Interview audio – Rencontre avec Nicolas Pitz, un auteur bruxellois fort prometteur qui signe avec Les Jardins du Congo son premier one shot.
Dans son livre coloré et subtil il a osé évoquer, dans le même ouvrage, la souffrance des maquisards et la colonisation belge du Congo dans les années 1950, à l’heure où le pays est irrémédiablement en route vers l’indépendance.
L’histoire des Jardins du Congo
Dans les Jardins du Congo, la colonisation est vue aux travers des yeux du colon, Yvon, le grand-père de l’auteur.
Après quatre années interminables passées dans le maquis des Ardennes, Yvon n’a aucune envie de retourner vivre auprès de son père, un homme rude qui l’a mis au travail alors qu’il n’était qu’un enfant. Pour rattraper ses années de jeunesse, perdues au fond d’un bois froid et humide à lutter contre la faim, la folie et la peur, il décide de changer d’horizon et s’embarque pour le Congo belgeDe 1885 à 1908, l’état indépendant du Congo était une possession personnelle du roi Léopold II de Belgique, un territoire sur lequel il avait imposé un régime de travail forcé qui, après une vague de protestation (venant notamment des Etats-Unis et de l'Angleterre) a été annexé par la Belgique en tant que colonie..

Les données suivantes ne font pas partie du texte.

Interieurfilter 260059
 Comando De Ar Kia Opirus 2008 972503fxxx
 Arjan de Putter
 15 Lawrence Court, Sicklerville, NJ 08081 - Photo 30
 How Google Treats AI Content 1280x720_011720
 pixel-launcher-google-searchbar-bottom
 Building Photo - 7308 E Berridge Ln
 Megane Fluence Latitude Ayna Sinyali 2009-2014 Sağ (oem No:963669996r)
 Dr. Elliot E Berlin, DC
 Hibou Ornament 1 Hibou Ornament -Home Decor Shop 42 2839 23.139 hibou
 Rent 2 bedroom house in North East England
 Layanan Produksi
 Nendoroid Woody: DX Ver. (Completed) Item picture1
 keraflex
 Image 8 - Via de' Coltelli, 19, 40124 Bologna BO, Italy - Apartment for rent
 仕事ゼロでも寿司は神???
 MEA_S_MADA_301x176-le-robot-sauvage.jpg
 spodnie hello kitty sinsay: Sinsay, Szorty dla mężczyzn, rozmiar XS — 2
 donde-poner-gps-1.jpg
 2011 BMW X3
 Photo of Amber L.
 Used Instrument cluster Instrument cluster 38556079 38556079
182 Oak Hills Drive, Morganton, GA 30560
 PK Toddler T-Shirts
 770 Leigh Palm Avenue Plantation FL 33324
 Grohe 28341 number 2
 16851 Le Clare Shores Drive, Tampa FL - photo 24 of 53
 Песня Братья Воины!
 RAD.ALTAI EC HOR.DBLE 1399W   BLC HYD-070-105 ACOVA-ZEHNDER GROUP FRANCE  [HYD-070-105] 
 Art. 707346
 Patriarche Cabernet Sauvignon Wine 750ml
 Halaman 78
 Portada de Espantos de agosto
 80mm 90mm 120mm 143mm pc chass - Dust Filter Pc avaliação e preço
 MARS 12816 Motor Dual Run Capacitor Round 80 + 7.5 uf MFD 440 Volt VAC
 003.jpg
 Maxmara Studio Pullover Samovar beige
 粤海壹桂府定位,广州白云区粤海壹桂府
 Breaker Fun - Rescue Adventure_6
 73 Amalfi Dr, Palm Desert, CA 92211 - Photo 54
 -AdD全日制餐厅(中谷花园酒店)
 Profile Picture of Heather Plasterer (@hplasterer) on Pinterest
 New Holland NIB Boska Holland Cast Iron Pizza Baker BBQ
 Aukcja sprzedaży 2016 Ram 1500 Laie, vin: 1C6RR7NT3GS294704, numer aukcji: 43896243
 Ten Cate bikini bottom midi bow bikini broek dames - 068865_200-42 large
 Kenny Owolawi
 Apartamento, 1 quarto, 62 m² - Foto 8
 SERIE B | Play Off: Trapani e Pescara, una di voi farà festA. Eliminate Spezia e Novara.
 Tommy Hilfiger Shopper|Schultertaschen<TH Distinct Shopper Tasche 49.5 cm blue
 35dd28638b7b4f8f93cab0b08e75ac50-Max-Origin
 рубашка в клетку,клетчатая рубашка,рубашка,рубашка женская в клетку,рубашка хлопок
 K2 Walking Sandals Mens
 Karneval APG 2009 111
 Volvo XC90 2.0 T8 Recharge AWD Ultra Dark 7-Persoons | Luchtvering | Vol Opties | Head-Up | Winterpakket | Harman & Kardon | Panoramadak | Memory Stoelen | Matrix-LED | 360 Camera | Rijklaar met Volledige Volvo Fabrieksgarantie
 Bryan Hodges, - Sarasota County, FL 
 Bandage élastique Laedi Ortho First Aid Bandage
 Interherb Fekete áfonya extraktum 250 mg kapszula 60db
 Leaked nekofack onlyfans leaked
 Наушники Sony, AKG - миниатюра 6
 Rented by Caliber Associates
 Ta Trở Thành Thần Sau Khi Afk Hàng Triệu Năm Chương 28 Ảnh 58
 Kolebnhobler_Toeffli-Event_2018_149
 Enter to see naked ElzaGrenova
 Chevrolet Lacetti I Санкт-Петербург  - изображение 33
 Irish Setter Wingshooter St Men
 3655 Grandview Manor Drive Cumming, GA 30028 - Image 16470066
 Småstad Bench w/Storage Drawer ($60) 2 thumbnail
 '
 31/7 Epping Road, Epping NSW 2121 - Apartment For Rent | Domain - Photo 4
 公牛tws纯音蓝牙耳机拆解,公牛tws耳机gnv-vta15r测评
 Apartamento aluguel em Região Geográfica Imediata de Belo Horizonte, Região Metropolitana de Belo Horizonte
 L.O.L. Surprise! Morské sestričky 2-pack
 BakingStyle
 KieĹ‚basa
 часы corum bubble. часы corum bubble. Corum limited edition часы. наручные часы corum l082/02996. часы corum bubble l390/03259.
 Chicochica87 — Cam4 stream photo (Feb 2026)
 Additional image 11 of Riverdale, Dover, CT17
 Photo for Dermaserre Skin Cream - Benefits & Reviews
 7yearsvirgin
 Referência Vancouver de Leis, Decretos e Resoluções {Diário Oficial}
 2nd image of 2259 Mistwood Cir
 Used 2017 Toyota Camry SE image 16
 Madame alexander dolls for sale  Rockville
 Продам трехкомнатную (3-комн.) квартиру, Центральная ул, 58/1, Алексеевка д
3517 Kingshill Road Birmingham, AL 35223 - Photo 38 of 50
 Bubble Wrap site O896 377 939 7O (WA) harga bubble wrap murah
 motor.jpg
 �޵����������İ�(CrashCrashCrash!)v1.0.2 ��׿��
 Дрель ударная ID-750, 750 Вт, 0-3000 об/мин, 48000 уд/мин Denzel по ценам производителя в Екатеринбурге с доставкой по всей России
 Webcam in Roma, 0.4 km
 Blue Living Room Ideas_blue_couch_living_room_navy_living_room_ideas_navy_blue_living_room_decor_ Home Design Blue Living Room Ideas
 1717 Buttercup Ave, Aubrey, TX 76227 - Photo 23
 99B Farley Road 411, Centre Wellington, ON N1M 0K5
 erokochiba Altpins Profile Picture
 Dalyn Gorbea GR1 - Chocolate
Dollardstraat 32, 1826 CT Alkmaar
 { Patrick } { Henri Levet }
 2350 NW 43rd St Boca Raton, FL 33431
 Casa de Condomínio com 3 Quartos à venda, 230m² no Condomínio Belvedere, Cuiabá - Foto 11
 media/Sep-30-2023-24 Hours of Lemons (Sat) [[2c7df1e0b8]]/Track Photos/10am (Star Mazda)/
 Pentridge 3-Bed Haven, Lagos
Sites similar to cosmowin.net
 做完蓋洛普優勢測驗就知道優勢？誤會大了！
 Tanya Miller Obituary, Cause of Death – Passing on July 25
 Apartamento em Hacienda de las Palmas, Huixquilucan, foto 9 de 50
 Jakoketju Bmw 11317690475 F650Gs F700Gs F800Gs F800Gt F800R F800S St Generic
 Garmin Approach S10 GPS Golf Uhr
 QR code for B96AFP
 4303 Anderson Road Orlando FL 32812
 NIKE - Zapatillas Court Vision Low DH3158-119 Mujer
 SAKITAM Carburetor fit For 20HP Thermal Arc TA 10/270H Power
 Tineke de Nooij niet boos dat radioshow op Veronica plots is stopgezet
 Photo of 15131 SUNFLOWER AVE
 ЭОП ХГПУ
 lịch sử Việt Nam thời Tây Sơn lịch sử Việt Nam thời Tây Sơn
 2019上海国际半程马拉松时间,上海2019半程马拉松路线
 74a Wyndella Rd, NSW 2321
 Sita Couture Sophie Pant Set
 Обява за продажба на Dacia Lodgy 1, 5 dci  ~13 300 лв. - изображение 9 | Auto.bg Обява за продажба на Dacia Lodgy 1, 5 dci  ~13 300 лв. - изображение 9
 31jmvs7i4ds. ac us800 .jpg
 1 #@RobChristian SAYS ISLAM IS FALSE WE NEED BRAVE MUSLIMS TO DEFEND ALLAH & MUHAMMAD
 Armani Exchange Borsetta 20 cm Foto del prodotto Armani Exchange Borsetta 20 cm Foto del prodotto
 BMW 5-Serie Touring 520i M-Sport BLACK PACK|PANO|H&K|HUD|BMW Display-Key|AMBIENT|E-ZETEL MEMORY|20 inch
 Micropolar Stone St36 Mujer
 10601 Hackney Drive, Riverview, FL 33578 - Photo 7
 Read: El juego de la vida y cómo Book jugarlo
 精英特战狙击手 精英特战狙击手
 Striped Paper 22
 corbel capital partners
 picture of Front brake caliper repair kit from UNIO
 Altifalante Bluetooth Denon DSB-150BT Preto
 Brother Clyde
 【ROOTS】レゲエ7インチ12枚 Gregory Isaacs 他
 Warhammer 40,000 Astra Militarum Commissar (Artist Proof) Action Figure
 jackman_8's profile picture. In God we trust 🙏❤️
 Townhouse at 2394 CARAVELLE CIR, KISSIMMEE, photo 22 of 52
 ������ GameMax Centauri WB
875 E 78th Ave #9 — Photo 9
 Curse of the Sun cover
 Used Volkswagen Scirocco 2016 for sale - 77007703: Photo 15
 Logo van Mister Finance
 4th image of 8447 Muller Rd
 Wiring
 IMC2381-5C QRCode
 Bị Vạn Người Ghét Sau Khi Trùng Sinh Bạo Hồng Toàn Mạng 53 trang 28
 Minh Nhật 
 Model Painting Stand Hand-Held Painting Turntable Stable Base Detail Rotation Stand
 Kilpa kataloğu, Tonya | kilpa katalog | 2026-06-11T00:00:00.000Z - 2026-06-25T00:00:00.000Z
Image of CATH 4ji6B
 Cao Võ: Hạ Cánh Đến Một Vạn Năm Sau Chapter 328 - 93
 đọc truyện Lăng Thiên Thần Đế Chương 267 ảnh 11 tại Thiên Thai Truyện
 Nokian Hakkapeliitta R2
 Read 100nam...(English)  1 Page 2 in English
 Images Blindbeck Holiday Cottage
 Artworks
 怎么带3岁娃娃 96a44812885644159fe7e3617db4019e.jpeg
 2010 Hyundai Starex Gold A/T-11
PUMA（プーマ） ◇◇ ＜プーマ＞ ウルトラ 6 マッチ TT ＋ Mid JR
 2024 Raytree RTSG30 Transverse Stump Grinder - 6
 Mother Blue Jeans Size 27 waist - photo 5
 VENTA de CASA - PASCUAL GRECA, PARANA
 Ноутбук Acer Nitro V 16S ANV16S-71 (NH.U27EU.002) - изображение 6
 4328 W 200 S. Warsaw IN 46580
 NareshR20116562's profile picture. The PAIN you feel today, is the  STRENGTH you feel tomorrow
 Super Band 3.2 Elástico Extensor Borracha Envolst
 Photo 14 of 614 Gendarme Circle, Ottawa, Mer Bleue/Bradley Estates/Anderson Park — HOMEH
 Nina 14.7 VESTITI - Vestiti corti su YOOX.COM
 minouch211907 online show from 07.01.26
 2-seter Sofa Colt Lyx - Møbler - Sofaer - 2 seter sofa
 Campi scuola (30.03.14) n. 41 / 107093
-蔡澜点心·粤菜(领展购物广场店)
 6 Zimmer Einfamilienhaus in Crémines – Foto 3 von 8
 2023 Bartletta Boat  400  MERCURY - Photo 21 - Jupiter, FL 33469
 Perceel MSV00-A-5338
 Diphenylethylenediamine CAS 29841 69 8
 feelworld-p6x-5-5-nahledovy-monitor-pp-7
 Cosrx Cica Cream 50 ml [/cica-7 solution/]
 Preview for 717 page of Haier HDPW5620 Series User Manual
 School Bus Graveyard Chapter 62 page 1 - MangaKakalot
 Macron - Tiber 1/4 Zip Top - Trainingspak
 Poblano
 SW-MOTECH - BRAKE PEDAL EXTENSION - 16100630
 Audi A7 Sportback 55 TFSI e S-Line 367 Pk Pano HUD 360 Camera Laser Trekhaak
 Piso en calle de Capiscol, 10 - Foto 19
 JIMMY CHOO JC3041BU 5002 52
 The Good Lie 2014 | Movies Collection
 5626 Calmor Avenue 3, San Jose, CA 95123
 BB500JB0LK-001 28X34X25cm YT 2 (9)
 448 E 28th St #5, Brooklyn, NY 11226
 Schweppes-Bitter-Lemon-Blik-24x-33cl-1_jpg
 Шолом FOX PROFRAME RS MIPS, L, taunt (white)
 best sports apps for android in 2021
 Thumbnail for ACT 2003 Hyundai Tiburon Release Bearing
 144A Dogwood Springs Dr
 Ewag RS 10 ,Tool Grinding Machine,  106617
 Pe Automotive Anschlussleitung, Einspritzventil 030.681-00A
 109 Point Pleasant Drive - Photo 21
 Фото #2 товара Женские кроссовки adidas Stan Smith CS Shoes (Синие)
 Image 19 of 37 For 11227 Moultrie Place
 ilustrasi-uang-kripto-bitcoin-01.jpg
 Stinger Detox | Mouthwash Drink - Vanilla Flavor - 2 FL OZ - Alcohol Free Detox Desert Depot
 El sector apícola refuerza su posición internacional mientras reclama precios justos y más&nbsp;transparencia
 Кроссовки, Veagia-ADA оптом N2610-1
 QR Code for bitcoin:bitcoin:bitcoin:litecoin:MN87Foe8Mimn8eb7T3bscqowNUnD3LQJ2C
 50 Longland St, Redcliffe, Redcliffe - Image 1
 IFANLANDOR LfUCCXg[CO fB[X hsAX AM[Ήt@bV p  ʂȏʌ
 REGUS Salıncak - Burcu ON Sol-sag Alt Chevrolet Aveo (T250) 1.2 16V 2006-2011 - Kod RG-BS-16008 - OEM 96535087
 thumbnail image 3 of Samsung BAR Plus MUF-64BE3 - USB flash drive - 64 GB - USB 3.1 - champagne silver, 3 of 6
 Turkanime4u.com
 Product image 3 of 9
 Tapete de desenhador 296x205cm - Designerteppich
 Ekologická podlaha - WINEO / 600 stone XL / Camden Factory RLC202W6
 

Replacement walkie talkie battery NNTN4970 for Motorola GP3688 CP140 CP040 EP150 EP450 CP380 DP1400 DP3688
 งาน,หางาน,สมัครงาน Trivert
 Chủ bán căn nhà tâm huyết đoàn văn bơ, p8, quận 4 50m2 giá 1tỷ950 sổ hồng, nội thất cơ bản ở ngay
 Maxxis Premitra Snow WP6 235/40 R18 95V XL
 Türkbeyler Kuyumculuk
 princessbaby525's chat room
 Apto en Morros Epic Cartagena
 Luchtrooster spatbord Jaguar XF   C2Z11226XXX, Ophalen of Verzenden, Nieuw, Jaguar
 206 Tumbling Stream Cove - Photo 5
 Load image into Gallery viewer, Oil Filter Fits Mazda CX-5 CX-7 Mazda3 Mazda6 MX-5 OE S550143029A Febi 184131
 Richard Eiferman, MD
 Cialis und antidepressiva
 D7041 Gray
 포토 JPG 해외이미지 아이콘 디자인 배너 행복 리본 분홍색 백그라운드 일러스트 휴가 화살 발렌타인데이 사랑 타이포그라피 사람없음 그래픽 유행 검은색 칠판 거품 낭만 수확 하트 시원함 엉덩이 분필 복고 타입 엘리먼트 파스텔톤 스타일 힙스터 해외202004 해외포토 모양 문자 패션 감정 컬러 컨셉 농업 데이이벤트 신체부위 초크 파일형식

Au nom de la lutte philanthropique contre le trafic d’esclaves, l’État belge a confié le territoire à de gros propriétaires qui, tout en y maintenant enfoncé le drapeau noir rouge jaune, exploitaient les ressources du pays. Le Congo a toujours regorgé des besoins de l’économie mondiale du moment : ivoire, caoutchouc, cuivre…
Tout comme Tintin, Yvon n’aurait pas pu parler flamand au Congo.
Seuls regrets ? Que la BD n’ait pas eu une dizaine de pages supplémentaires pour mieux approfondir le lourd passif entre le père et le fils.
Si l’ambiance sensorielle est bien retranscrite par les couleurs, le graphisme, il lui manque un peu l’aspect sonore… en effet, nous, lecteurs, lisons la BD en français… mais tout comme Tintin, Yvon n’aurait pas pu parler flamand au Congo, car il ne s’est jamais agi, dans les faits, d’une colonie bilingue.
À l’image des rapports de force existant alors en Belgique, seul le français était utilisé par l’élite, dans l’administration et pour l’enseignement. Les décrets pour appliquer le bilinguisme n’ont été pris qu’en 1957… et ne sont jamais entrés en vigueur.
Le français était LA clé pour partir dans les colonies. Yvon n’aurait sans doute pas profité de la prospérité du Congo s’il était né de l’autre côté de la frontière linguistique.
Les Jardins du Congo, Nicolas Pitz, éditions La Boîte à Bulles, 2013, 21 €.